#### Task description:
Reproduce word for word the passage from the stool specimen notes below that opens with "Answers to Questions: The" and closes with "a true parasite.".

#### Excerpt to read:

┄┄┄┄┄┄

Answers to Questions: The images presented after the first stool specimen represent artifact material. The structure on the left mimics an Entamoeba coli cyst; however, this structure is not an organism, but an artifact. The structure on the right tends to resemble helminth eggs, but they are vegetable cells and not parasites. Unfortunately, even when structures measure within the correct size range, the morphology may not be correct or accurate enough to identify the structure as a true parasite.

The two images seen when special stains were performed provide excellent examples of Cryptosporidium spp. oocysts (on the left) and microsporidial spores (on the right), probably Enterocytozoon bieneusi or Encephalitozoon intestinalis.

Comments on the Patient: Because this patient is a post-transplant (liver) patient, and has been and continues to be immunosuppressed, continuous diarrhea with negative O&P examinations should suggest the use of special stains for the coccidia (modified acid-fast stains) or microsporidia (modified trichrome stains). These diagnostic options are important, particularly if the patient is immunosuppressed and continues to be symptomatic with diarrhea.

Comments on Diagnostic Methods: Although there are immunoassays available for the diagnosis of cryptosporidiosis (EIA, FA, cartridge formats), many laboratories continue to use the modified acid-fast stain. It is important to remember that the destaining (acid) step should be performed quickly and the acid content should not be too high. If the percentage is above 3% acid, then too much color may be removed from the oocysts. Color loss can be a definite problem for the identification of Cyclospora cayetanensis (modified acid-fast variable), but is less of a problem with Cryptosporidium.  Many laboratories are using this stain with a 1% acid destain step. Both Cryptosporidium and Cyclospora will look fine using this approach. However, regardless of the destain step, there will generally be some of the C. cayetanensis oocysts that may appear pale pink or even colorless. It is also recommended that these special stains (for both coccidia and microsporidia) be performed on concentration sediment to enhance sensitivity (centrifuge for 10 min at 500 Xg).

┄┄┄┄┄┄

#### Data entries:

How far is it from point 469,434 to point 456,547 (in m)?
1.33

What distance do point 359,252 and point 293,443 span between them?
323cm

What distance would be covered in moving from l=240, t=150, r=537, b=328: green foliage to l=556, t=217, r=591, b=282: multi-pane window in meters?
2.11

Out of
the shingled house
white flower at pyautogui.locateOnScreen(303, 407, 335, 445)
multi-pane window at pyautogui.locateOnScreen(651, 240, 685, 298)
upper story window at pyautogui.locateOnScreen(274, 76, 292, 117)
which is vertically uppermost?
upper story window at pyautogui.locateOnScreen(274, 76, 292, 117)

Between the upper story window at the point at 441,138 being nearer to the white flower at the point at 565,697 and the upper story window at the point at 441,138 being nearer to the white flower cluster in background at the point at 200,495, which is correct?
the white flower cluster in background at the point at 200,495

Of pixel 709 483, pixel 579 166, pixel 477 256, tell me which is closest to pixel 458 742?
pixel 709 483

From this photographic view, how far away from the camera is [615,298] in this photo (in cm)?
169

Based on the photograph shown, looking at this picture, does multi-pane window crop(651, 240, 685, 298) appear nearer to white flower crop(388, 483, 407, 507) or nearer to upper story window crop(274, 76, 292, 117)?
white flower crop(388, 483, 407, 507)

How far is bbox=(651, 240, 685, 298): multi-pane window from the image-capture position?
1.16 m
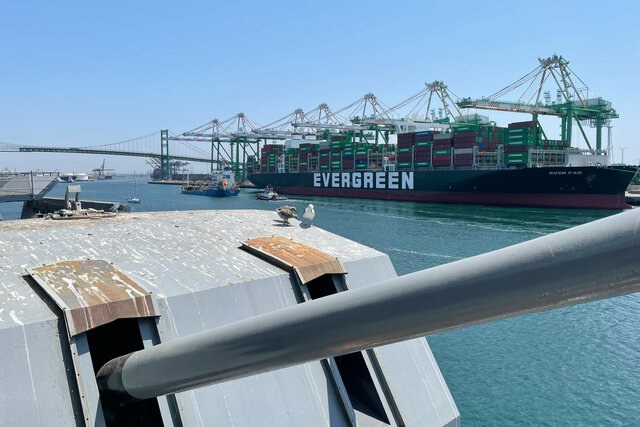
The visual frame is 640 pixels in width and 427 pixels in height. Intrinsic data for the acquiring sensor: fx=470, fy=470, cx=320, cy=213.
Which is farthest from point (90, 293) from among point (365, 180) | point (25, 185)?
point (365, 180)

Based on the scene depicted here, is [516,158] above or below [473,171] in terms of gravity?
above

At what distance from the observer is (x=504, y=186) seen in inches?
2309

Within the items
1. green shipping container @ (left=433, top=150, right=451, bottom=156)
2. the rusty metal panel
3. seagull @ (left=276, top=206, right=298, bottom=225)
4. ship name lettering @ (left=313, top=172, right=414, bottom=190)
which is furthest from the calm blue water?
ship name lettering @ (left=313, top=172, right=414, bottom=190)

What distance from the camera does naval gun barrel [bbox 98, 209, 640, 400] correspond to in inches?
55.8

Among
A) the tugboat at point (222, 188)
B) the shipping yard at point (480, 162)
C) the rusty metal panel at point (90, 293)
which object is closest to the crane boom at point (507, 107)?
the shipping yard at point (480, 162)

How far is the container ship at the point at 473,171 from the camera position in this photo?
54281mm

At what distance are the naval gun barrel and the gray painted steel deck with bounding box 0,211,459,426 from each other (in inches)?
128

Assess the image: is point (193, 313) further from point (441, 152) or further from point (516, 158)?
point (441, 152)

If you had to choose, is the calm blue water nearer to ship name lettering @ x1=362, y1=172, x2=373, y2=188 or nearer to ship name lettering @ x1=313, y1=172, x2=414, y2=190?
ship name lettering @ x1=313, y1=172, x2=414, y2=190

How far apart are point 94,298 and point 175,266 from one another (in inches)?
67.3

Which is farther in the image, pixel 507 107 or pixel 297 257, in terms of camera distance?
pixel 507 107

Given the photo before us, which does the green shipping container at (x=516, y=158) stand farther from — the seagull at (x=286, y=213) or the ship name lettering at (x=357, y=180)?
the seagull at (x=286, y=213)

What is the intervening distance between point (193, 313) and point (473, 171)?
59.8 m

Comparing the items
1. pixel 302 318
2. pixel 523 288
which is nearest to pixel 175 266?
pixel 302 318
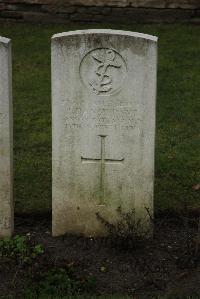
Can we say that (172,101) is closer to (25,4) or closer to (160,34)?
(160,34)

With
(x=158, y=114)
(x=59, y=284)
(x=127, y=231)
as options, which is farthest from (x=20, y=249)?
(x=158, y=114)

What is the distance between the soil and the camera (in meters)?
5.16

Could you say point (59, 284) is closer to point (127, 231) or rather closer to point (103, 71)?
point (127, 231)

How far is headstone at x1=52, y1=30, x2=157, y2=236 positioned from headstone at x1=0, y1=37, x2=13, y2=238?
33cm

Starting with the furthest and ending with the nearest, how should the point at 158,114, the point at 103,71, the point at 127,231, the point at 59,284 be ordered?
the point at 158,114
the point at 127,231
the point at 103,71
the point at 59,284

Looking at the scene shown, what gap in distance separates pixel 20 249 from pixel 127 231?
31.9 inches

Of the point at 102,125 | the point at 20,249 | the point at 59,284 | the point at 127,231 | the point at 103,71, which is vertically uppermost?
the point at 103,71

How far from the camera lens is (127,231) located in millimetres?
5637

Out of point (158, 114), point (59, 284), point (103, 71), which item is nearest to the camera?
point (59, 284)

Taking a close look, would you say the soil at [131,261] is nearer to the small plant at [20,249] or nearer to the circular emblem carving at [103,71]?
the small plant at [20,249]

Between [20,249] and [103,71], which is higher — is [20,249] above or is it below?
below

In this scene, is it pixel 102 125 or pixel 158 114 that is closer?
pixel 102 125

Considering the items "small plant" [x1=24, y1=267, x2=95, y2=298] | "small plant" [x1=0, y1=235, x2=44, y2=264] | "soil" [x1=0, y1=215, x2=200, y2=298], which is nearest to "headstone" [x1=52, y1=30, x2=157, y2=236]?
"soil" [x1=0, y1=215, x2=200, y2=298]

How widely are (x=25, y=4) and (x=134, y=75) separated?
698cm
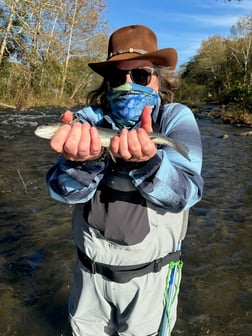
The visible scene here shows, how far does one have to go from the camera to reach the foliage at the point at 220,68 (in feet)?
165

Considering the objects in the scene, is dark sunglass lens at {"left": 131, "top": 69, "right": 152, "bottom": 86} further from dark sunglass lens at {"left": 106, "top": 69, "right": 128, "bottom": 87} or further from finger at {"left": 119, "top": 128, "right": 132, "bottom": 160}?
finger at {"left": 119, "top": 128, "right": 132, "bottom": 160}

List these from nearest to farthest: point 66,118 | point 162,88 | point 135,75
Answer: point 66,118 → point 135,75 → point 162,88

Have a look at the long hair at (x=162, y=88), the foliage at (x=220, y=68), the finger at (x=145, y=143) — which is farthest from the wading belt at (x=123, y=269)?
the foliage at (x=220, y=68)

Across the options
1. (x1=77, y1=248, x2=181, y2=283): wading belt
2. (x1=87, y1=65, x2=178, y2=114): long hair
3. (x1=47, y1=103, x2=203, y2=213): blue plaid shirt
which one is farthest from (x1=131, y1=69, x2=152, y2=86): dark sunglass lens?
(x1=77, y1=248, x2=181, y2=283): wading belt

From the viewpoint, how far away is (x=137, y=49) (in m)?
2.20

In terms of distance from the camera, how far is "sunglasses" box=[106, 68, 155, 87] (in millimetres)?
2178

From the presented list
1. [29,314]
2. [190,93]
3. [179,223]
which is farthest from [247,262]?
[190,93]

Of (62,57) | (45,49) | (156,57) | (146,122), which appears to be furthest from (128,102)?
(62,57)

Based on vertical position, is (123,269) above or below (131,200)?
below

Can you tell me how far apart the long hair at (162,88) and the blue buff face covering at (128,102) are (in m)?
0.24

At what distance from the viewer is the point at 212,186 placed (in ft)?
27.4

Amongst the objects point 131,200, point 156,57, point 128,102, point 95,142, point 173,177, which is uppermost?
point 156,57

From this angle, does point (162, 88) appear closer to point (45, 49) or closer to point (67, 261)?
point (67, 261)

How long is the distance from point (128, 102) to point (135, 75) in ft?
0.72
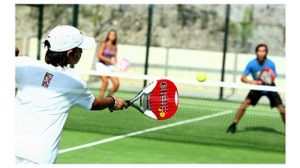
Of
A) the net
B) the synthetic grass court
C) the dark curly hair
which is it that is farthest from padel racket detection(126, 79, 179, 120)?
the synthetic grass court

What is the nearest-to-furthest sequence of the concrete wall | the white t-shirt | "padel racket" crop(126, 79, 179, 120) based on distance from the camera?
the white t-shirt < "padel racket" crop(126, 79, 179, 120) < the concrete wall

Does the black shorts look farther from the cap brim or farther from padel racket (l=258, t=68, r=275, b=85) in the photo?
the cap brim

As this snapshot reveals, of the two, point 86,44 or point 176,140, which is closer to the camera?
point 86,44

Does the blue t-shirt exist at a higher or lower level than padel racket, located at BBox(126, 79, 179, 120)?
higher

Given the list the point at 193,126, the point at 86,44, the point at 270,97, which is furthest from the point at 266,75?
the point at 86,44

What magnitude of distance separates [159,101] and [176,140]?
3.03 meters

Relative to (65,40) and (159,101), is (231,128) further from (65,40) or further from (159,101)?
(65,40)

┄┄┄┄┄┄

#### Worked solution:
Answers to Questions: The images presented after the first stool specimen represent artifact material. The structure on the left mimics an Entamoeba coli cyst; however, this structure is not an organism, but an artifact. The structure on the right tends to resemble helminth eggs, but they are vegetable cells and not parasites. Unfortunately, even when structures measure within the correct size range, the morphology may not be correct or accurate enough to identify the structure as a true parasite.